* _Exercise details_: When you reach the line with "New Zealand, site RKU_CCAMH070." in the data below, begin printing lines exactly, and stop once the line with "category: possum" has been printed.

* _Data provided_:
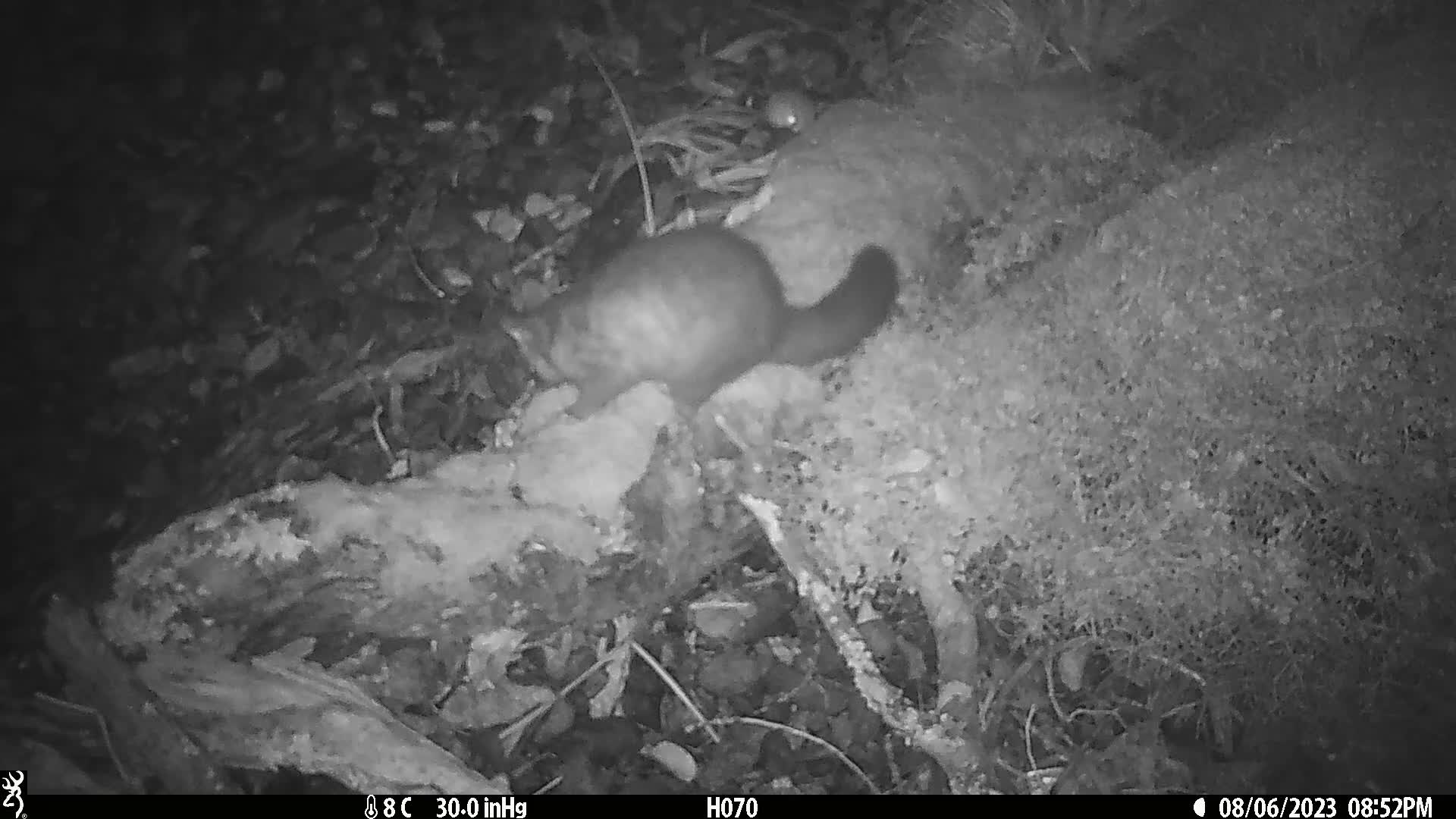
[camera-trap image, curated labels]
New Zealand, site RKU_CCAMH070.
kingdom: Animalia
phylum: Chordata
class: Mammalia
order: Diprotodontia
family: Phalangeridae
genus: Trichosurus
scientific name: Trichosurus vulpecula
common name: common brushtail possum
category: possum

---

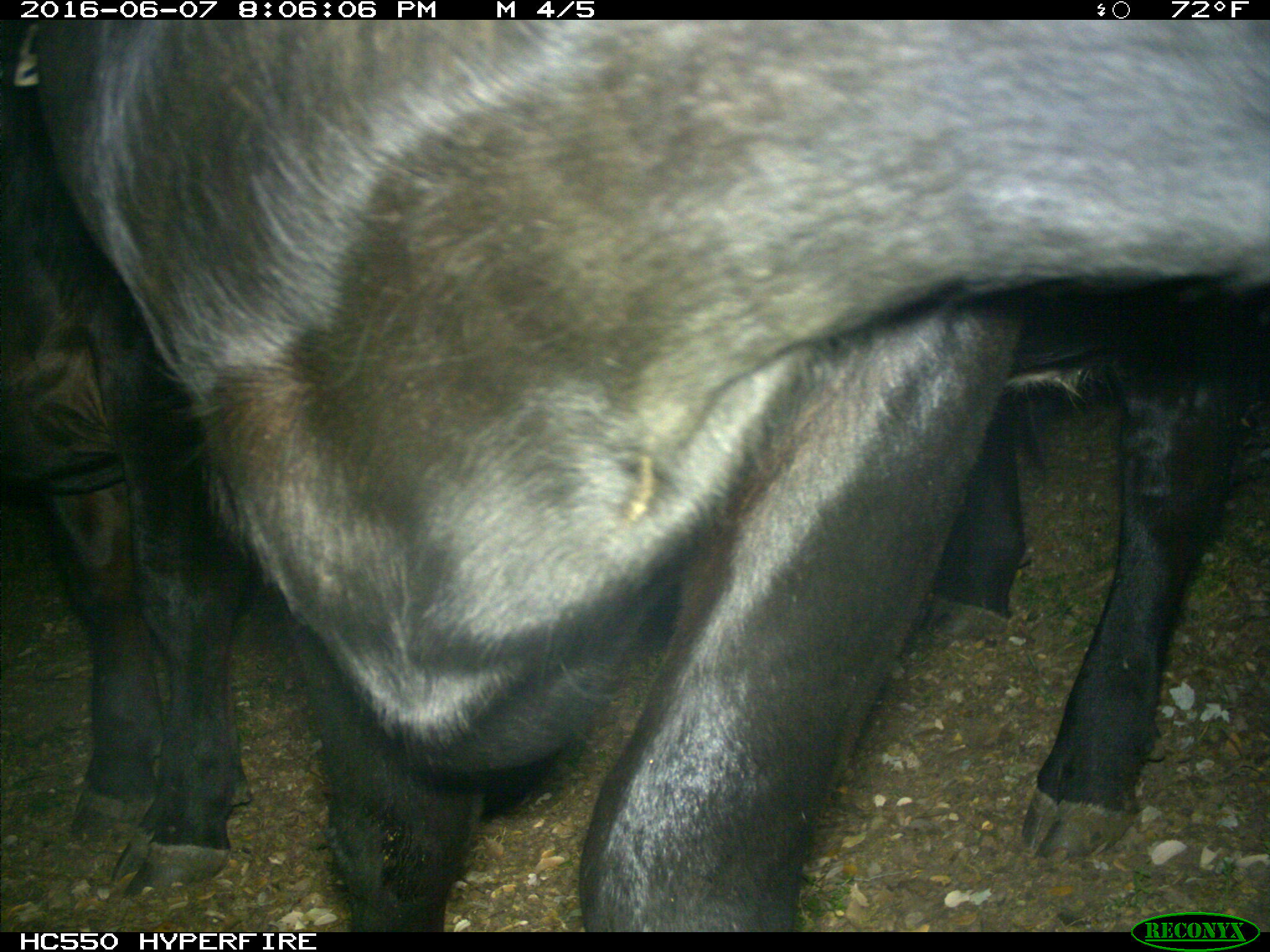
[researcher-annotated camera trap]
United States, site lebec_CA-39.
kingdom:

* _Exercise output_:
New Zealand, site RKU_CCAMH070.
kingdom: Animalia
phylum: Chordata
class: Mammalia
order: Diprotodontia
family: Phalangeridae
genus: Trichosurus
scientific name: Trichosurus vulpecula
common name: common brushtail possum
category: possum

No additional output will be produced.